Leave the pictures behind and reproduce every line of the listing exactly.

===

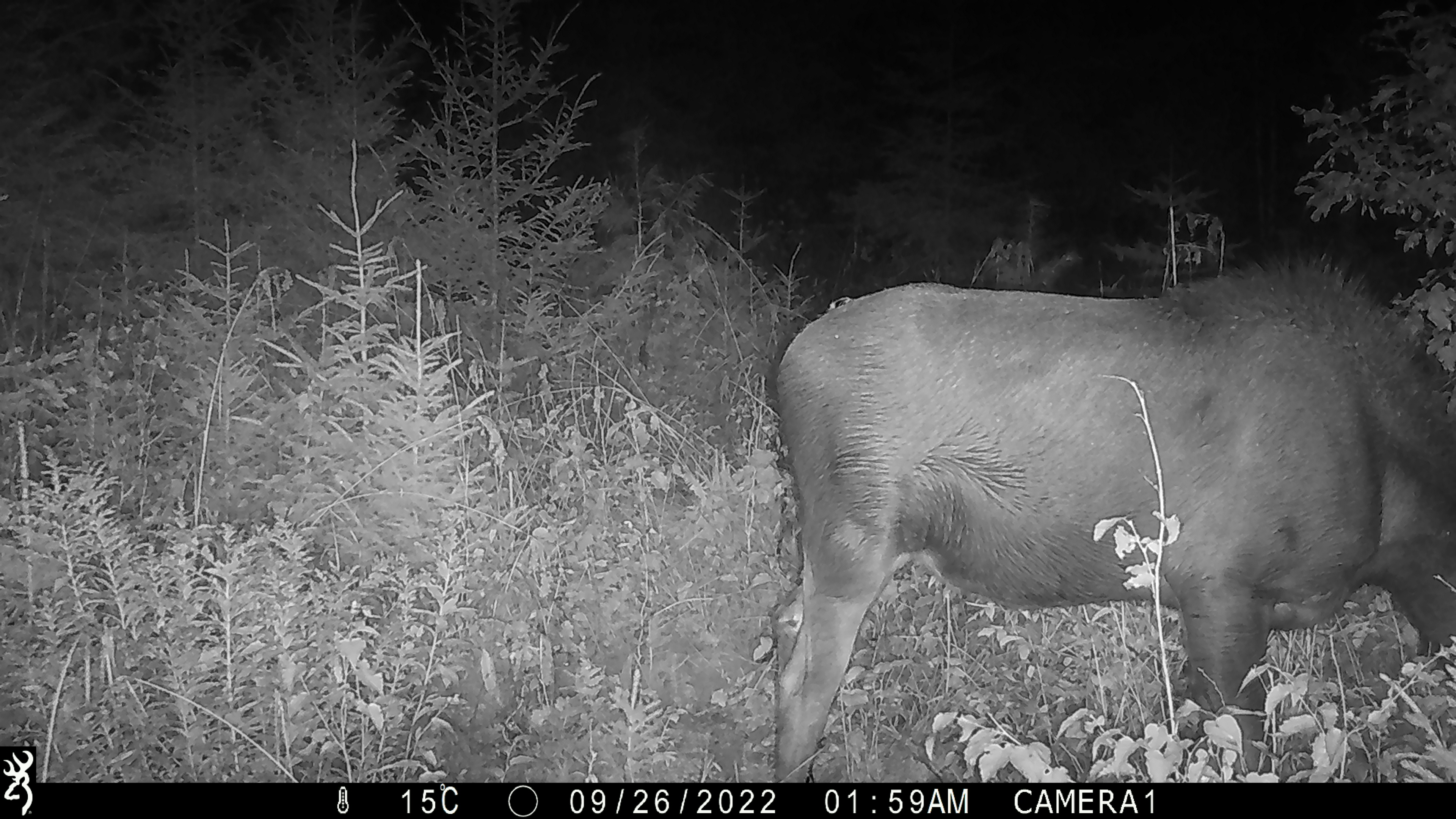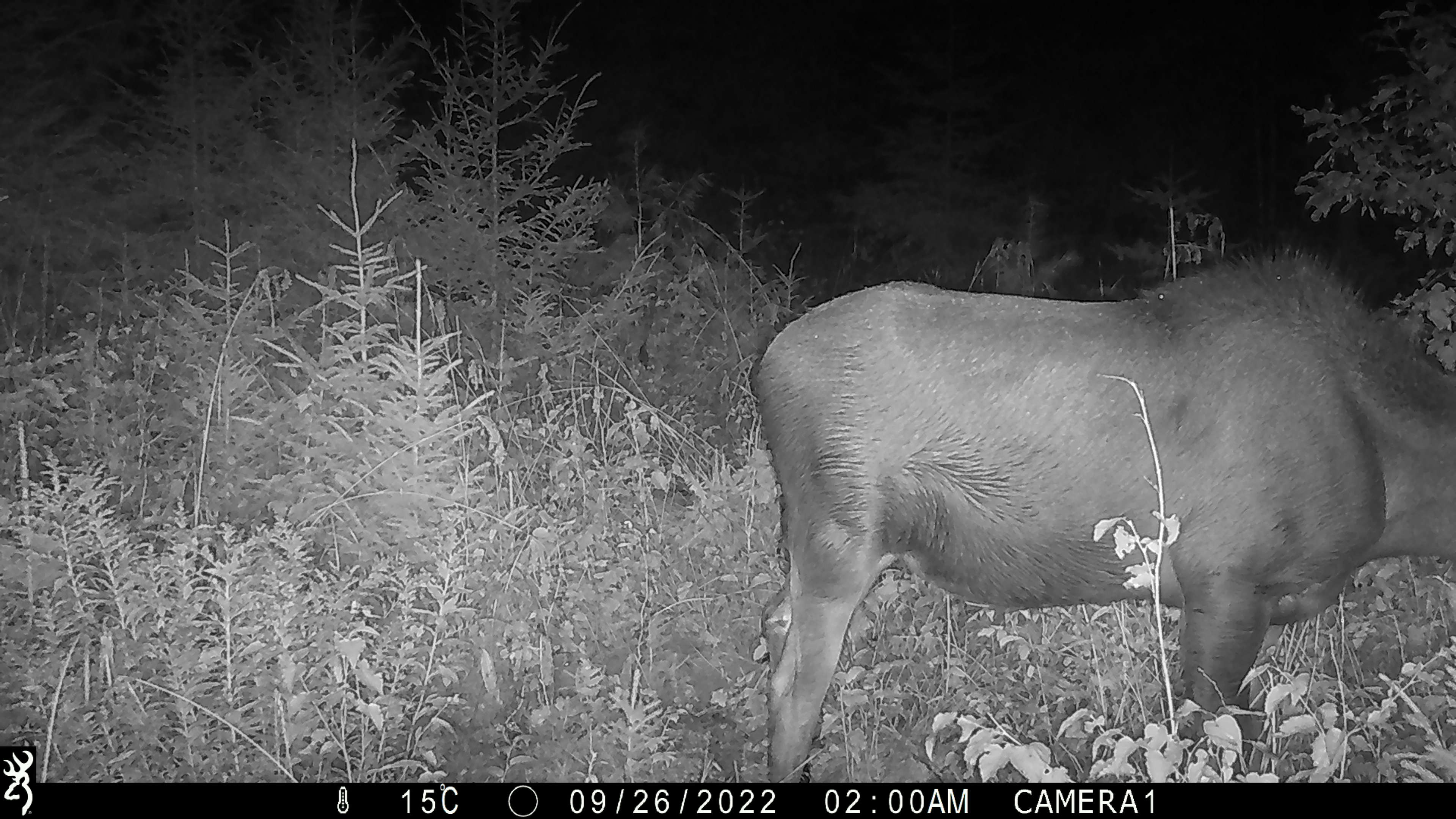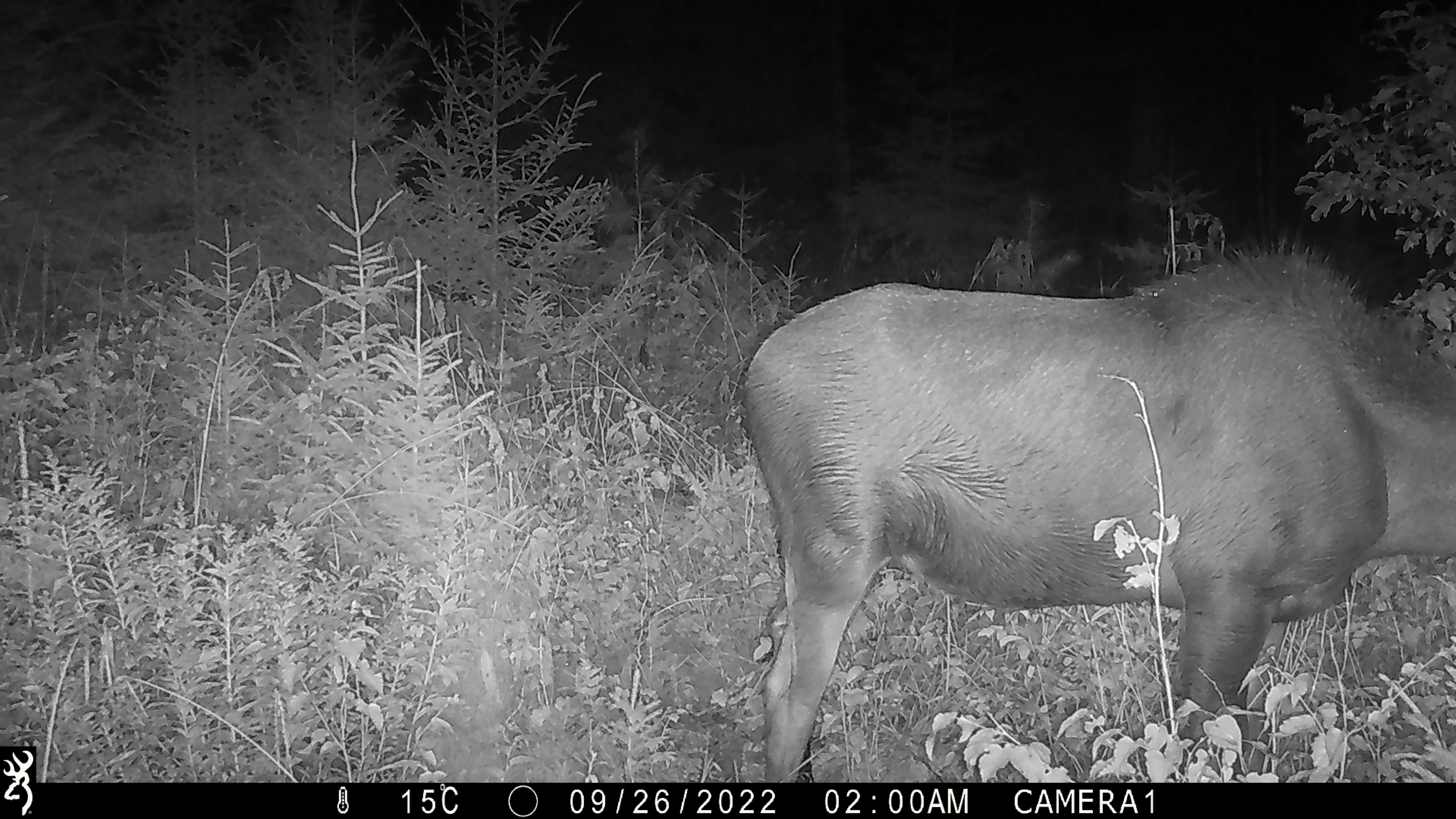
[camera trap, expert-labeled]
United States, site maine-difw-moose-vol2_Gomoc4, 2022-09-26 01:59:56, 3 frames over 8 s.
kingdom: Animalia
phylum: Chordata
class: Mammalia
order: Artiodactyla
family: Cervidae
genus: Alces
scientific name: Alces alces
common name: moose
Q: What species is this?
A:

===

* Exercise output *
[camera trap, expert-labeled]
United States, site maine-difw-moose-vol2_Gomoc4, 2022-09-26 01:59:56, 3 frames over 8 s.
kingdom: Animalia
phylum: Chordata
class: Mammalia
order: Artiodactyla
family: Cervidae
genus: Alces
scientific name: Alces alces
common name: moose
Q: What species is this?
A:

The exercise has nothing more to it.